Calculations that are based on the same SIP (or set of SIPs) form a set of simulations that can be combined and manipulated using arithmetic operations. Savage calls such sets of simulations, Scenario Library Units with Relationships Preserved (or SLURPS). The name reflects the fact that each of the calculations is based on the same set of sales scenarios (or results of simulation trials). Regarding the terminology: I’m not a fan of laboured acronyms, but concede that they can serve as a good mnemonics.
The proposed approach ensures that the results of the combined calculations will avoid the flaw of averages,and exhibit the correct statistical behaviour. However, it assumes that there is an organisation-wide authority responsible for generating and maintaining appropriate SIPs. This authority – the probability manager – will be responsible for a “database” of SIPs that covers all uncertain quantities of interest to the business, and make these available to everyone in the organisation who needs to use them. To quote from the book, probability management involves:
…a data management system in which the entities being managed are not numbers, but uncertainties, that is, probability distributions. The central database is a Scenario Library containing thousands of potential future values of uncertain business parameters. The library exchanges information with desktop distribution processors that do for probability distributions what word processors did for words and what spreadsheets did for numbers.

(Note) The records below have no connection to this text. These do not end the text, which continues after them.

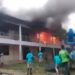 V/R: Fire guts boys’ dormitory at Leklebi Senior High School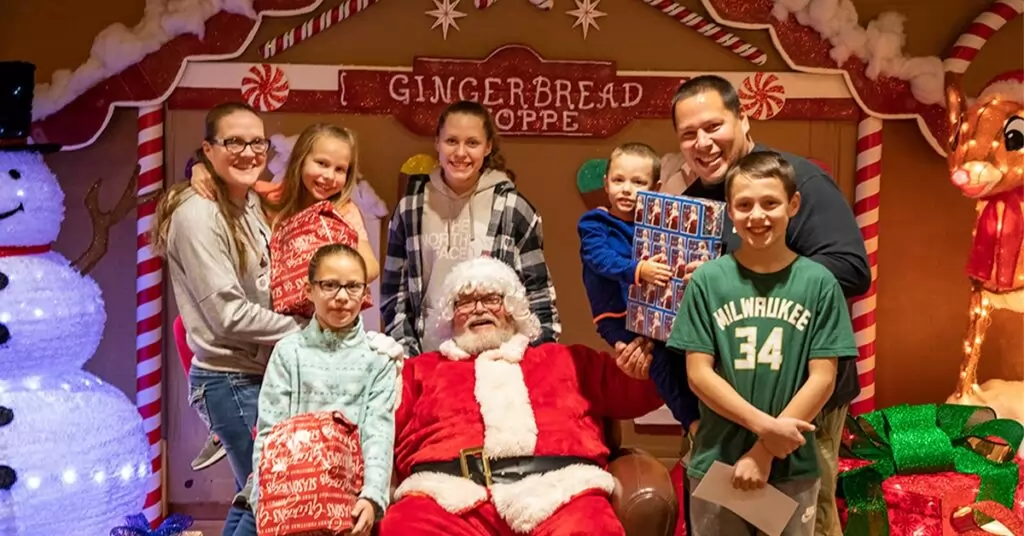 The Forest County Potawatomi (FCP) Recreation department hosted its annual community Christmas party on Dec. 20, 2019, at Potawatomi Carter Casino Hotel (PCCH).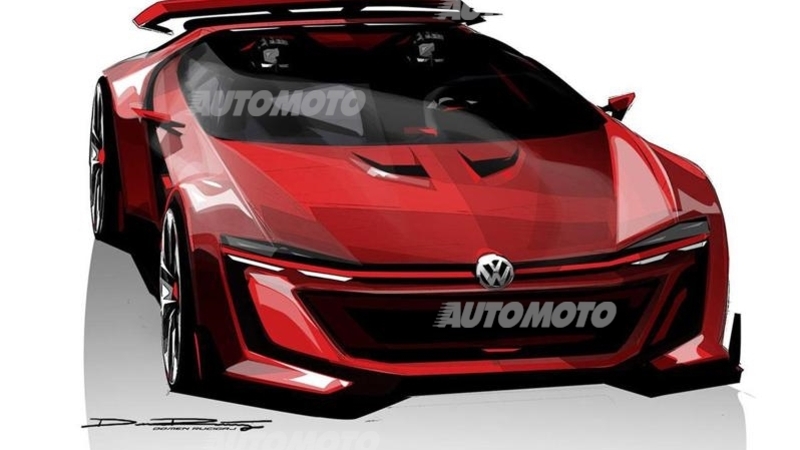 Volkswagen GTI Roadster Vision Gran Turismo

Savage sees probability management as a key step towards managing uncertainty and risk in a coherent manner across organisations. He mentions that some organizations that have already started down this route (Shell and Merck, for instance). The book can thus also be seen as a manifesto for the new discipline of probability management.
Conclusion
I have come across the flaw of averages in various walks of organizational life ranging from project scheduling to operational risk analysis. Most often, the folks responsible for analysing uncertainty are aware of the flaw, and have the requisite knowledge of statistics to deal with it. However, such analyses can be hard to explain to those who lack this knowledge. Hence managers who demand a single number. Yes, such attitudes betray a lack of understanding of what uncertain numbers are and how they can be combined, but that’s the way it is in most organizations. The book is directed largely to that audience.
To sum up: the book is an entertaining and informative read on some common misunderstandings of statistics. Along the way the author translates many statistical principles and terms from “jargonese” to plain English. The book deserves to be read widely, especially by those who need it the most: managers and other decision-makers who need to understand the arithmetic of uncertainty.